:: Sección de texto ::
El exsecretario de Hacienda, Carlos Urzúa, hace números y llega a la conclusión de que el costo real del AIFA (Aeropuerto Internacional Felipe Ángeles) fue de 450 mil millones de pesos. Unos 300 mil millones por tirar el avance de construcción del NAIM (Texcoco) y los 150 mil que costará el de Santa Lucía (Felipe Ángeles).

En una charla con colaboradores del periódico El Universal, apunta al dispendio que se dio por el capricho del Presidente, aún antes de tomar protesta. 

Cuando estaba en construcción Texcoco, los técnicos en aeronáutica explicaban con emoción cómo sería la transición entre el actual aeropuerto Benito Juárez y el nuevo que estaba a corta distancia, e incluso se veía su construcción al despegar o aterrizar. El plan era que todo estuviera listo para en una sola noche pasar el control aéreo del viejo aeropuerto al nuevo. Uno se encendería y el otro se apagaría. Todo estaba planeado.

En Texcoco habría 98 salas de abordar listas, con cientos de tiendas, restaurantes; lounges de espera en lo que sería el aeropuerto más hermoso del mundo, así calificaron expertos el proyecto de Norman Foster. El aeropuerto tendría listas salidas a todo el mundo. Lufthansa, Aeroméxico, Air France, British Airlines, Turkish Airlines, American Airlines, United, Latam, Volaris, VivaAerobus, KLM, Alitalia, ANA y muchas otras estarían repletas con los primeros pasajeros a los principales destinos del mundo. 

En el primer día de operación de Texcoco, el Benito Juárez iniciaría el camino a convertirse en un gran parque público con centros comerciales, vivienda vertical que ayudaría a la transformación urbana de Iztapalapa y sus alrededores. Parte del bien inmobiliario desarrollado “como en Santa Fe” aportaría recursos para pagar parte de los pasivos del NAIM. Dentro de las 5 mil hectáreas del modernísimo aeropuerto cabían decenas de hoteles y zonas de comercio y carga aérea. 

En el perímetro de lo que hoy son tierras ejidales, surgiría una sana especulación de tierra que atraería a muchos inversionistas. Los pobladores de Atenco y los alrededores tendrían la cosecha que nunca imaginaron: metros cuadrados valiosos para sumarlos al desarrollo del impacto que tendría el nuevo aeropuerto. 

En el mundo se hablaría de la imponente construcción; en Latinoamérica sentirían una sana envidia y admirarían la obra pública más importante de infraestructura desde la construcción del Canal de Panamá. 

De los 45 millones de pasajeros a los que había llegado el Benito Juárez antes de la pandemia, Texcoco comenzaría a escalar el volumen año con año para llegar al final de la década a los 70 millones de pasajeros. Para entonces estarían planeando la segunda etapa, esa que le daría una capacidad de servir a 130 millones de pasajeros para 2050, como lo harán aeropuertos  asiáticos, como el de Singapur (Changi) y el nuevo de Beijing o el de Shangai.
:::
* **Tareas a realizar**:
A - Transcribe, por favor, un fragmento del texto sobre el aeropuerto de Texcoco: empieza en las palabras "En una charla" y termina después de "Todo estaba planeado.".
B - Según el texto sobre el aeropuerto de Texcoco, ¿cuántas salas de abordar habría en Texcoco?
Las entradas son un material aparte, independiente del texto sobre el aeropuerto de Texcoco.
:: Material de origen ::
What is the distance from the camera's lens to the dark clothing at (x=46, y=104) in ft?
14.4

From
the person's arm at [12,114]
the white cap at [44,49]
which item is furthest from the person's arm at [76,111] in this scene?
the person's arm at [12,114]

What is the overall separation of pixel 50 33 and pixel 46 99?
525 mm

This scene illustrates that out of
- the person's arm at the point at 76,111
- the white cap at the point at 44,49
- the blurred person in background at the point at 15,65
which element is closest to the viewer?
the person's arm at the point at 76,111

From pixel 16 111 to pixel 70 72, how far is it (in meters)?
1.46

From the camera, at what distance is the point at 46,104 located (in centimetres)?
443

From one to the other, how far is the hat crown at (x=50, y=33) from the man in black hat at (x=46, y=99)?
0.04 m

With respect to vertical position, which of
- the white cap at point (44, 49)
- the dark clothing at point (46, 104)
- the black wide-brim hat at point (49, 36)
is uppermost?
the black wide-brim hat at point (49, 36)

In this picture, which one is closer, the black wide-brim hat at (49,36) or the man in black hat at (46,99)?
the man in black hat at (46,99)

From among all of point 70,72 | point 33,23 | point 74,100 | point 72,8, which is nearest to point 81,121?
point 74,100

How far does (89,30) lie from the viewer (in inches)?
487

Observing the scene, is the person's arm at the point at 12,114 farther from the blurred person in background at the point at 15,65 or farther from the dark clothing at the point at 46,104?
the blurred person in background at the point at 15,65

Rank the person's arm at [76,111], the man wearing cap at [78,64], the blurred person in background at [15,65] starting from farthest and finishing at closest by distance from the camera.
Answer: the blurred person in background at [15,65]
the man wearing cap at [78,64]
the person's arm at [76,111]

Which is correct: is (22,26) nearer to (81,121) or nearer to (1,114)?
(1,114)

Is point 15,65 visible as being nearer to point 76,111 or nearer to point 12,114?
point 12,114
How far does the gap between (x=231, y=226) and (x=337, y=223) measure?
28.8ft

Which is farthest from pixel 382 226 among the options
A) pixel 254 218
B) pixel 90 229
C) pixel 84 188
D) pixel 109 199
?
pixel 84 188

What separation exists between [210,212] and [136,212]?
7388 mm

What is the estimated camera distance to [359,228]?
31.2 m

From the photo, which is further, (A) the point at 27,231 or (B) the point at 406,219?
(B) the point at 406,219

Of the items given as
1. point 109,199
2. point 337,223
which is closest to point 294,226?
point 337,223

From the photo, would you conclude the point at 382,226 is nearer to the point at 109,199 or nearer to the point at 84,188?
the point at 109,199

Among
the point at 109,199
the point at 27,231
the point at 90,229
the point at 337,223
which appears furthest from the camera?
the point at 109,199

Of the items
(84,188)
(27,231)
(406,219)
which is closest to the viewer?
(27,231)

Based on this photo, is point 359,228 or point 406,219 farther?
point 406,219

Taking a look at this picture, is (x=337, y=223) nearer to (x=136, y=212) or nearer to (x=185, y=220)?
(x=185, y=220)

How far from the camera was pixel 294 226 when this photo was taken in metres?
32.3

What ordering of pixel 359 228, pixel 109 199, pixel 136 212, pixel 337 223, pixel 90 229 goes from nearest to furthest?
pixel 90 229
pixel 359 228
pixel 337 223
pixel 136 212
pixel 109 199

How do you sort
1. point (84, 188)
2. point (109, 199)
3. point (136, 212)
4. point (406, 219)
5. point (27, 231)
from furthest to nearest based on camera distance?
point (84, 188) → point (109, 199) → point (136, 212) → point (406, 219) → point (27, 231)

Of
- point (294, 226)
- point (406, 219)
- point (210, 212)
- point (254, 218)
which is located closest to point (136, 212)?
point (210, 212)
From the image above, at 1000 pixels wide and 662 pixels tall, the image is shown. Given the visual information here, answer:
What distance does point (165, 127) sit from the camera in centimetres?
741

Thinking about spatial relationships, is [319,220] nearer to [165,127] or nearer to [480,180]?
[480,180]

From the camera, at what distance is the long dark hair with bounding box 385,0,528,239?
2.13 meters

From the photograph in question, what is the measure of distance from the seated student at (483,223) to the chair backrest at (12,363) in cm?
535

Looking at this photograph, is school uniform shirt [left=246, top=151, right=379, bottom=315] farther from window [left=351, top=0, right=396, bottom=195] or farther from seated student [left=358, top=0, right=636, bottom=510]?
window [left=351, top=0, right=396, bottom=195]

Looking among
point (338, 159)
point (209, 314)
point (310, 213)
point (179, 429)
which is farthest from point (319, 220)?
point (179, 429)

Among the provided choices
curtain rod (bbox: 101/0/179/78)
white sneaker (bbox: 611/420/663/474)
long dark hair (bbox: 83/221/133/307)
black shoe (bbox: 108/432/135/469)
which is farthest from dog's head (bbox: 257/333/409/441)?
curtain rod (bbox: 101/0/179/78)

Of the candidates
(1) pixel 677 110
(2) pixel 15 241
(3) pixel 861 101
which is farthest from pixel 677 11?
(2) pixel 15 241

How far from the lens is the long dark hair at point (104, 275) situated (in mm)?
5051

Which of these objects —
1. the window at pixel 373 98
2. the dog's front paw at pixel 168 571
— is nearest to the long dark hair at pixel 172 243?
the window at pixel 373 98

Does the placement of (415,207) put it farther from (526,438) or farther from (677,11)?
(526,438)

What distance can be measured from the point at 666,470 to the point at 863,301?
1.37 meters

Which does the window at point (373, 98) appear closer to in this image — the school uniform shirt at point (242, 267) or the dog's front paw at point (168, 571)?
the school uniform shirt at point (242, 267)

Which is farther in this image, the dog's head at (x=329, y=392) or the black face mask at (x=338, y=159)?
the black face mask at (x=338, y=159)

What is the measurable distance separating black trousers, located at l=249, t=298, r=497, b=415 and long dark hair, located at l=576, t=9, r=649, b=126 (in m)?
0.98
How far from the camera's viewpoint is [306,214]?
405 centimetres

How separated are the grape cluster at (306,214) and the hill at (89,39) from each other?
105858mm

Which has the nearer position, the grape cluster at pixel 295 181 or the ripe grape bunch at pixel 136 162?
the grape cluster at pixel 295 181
:::
* **Respuestas**:
A -
En una charla con colaboradores del periódico El Universal, apunta al dispendio que se dio por el capricho del Presidente, aún antes de tomar protesta. 

Cuando estaba en construcción Texcoco, los técnicos en aeronáutica explicaban con emoción cómo sería la transición entre el actual aeropuerto Benito Juárez y el nuevo que estaba a corta distancia, e incluso se veía su construcción al despegar o aterrizar. El plan era que todo estuviera listo para en una sola noche pasar el control aéreo del viejo aeropuerto al nuevo. Uno se encendería y el otro se apagaría. Todo estaba planeado.

B - 98 salas de abordar.